Second, this is a blog meant as a journal. I will try not to post too many emo stuff here.
I do need to remember to take my fruit juice and charger from jeff's house later.
Now to the good part which Jeff wants to see, well, it doesn't really matter so much whether he actually reads this or not (is a lie). But here goes...
The question of the day is centered on the most important person of my life, whom has a clash with the most important pursue/hobby in my life, beauty.
And now I have to choose, person or beauty? Facial or Jeff?
I did forget to tell Jeff but I was already picturing in my head how I would create a board game inspired by the dilemmas I have been facing recently.
So, currently, where is my bias?
But honestly, I like going for facial, I just like it a lot. And being forced not to do something which I like a lot makes me feel sad. On the other hand, losing someone because of facial makes me feel sad too.

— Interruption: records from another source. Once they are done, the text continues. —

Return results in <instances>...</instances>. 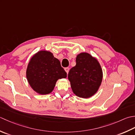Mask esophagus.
Masks as SVG:
<instances>
[{"label":"esophagus","instance_id":"obj_1","mask_svg":"<svg viewBox=\"0 0 135 135\" xmlns=\"http://www.w3.org/2000/svg\"><path fill=\"white\" fill-rule=\"evenodd\" d=\"M65 70L66 71V72L67 73H69V68H65Z\"/></svg>","mask_w":135,"mask_h":135}]
</instances>
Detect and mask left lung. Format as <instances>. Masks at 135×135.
<instances>
[{"label":"left lung","mask_w":135,"mask_h":135,"mask_svg":"<svg viewBox=\"0 0 135 135\" xmlns=\"http://www.w3.org/2000/svg\"><path fill=\"white\" fill-rule=\"evenodd\" d=\"M76 62L68 73L71 90L79 97L90 98L97 93L102 82V69L97 59L86 52L79 54Z\"/></svg>","instance_id":"left-lung-1"}]
</instances>
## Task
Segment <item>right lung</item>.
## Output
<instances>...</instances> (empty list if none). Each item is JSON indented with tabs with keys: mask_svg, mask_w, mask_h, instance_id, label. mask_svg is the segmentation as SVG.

I am obsessed with my face. And to be forced not to go facial, whether it really helps or not, kills me. It really isn't that much about facial. It is me being forced to do something which I otherwise would have like to do a lot.
I am tired, and Journal, I know that I am not writing what actually happened. And I know very well that it is totally my fault that this happened. I wonder, what is the purpose of living without Jeffrey?

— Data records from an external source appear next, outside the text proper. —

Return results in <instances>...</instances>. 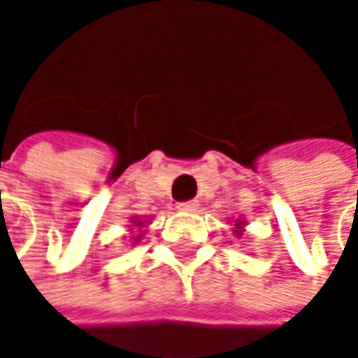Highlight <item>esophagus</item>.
Instances as JSON below:
<instances>
[{
    "label": "esophagus",
    "instance_id": "34e87169",
    "mask_svg": "<svg viewBox=\"0 0 358 358\" xmlns=\"http://www.w3.org/2000/svg\"><path fill=\"white\" fill-rule=\"evenodd\" d=\"M178 209L184 211V213H192V211L199 209V201H184V203H178Z\"/></svg>",
    "mask_w": 358,
    "mask_h": 358
}]
</instances>
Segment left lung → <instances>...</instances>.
<instances>
[{"instance_id": "left-lung-1", "label": "left lung", "mask_w": 358, "mask_h": 358, "mask_svg": "<svg viewBox=\"0 0 358 358\" xmlns=\"http://www.w3.org/2000/svg\"><path fill=\"white\" fill-rule=\"evenodd\" d=\"M243 228H245V222H243V220H236V224H234V232H236V236H243Z\"/></svg>"}]
</instances>
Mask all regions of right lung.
Here are the masks:
<instances>
[{
  "label": "right lung",
  "mask_w": 358,
  "mask_h": 358,
  "mask_svg": "<svg viewBox=\"0 0 358 358\" xmlns=\"http://www.w3.org/2000/svg\"><path fill=\"white\" fill-rule=\"evenodd\" d=\"M149 220H151V217H147V220H141V217H132V220H130V224H132V226H136V228H145ZM141 236H143V234H138V236L134 238V243H138V241H141Z\"/></svg>",
  "instance_id": "add662e5"
}]
</instances>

I believe I should be able to find, though staying alive no longer matters that much to me if he were to leave me. I may as well have died today and has gone to heaven, in which he has not arrived yet, and during that time I might as well live each day as it is. I do not have any big goals or aims, but I can create them if I really find living day by day without any activity boring (which I probably will).
And the TV also, somehow that is one of my biggest gripe in this argument. I believe that when he started talking, I have not uttered a single word but Jeff became more and more angry as he carried on that he smashed his TV, twice. I really shudder to imagine what his parents and grandma have to say when they found out. And perhaps if you are reading now Jeff you may just say that I don't need to care since I choose facial over you or something like that.
Honestly, I used to hate it when I imagine that after breakup you will be with some other girl, but now, I guess I don't really mind that much, or it may be just that I am tired and really don't have much room for emotions left.
Being with you has definitely been the happiest years of my life, but if I have to wake up from this sweet sweet dream and to realize that all it was has been an extremely long and happy night, well, I can only accept.
I am just sad that it has too be on your birthday. And I am too tired to make any sense and I start to wonder whether anything I have written above makes sense or is what I truly feel.
I am glad that I didn't give him the answer.
I am also glad that now I am completely broke after buying the cake, with only coins worth less than $2 in my pocket.
If I can sleep forever now.... well, wouldn't that be the same as dying.... why don't I say if I die now.... nah I prefer to sleep and dream.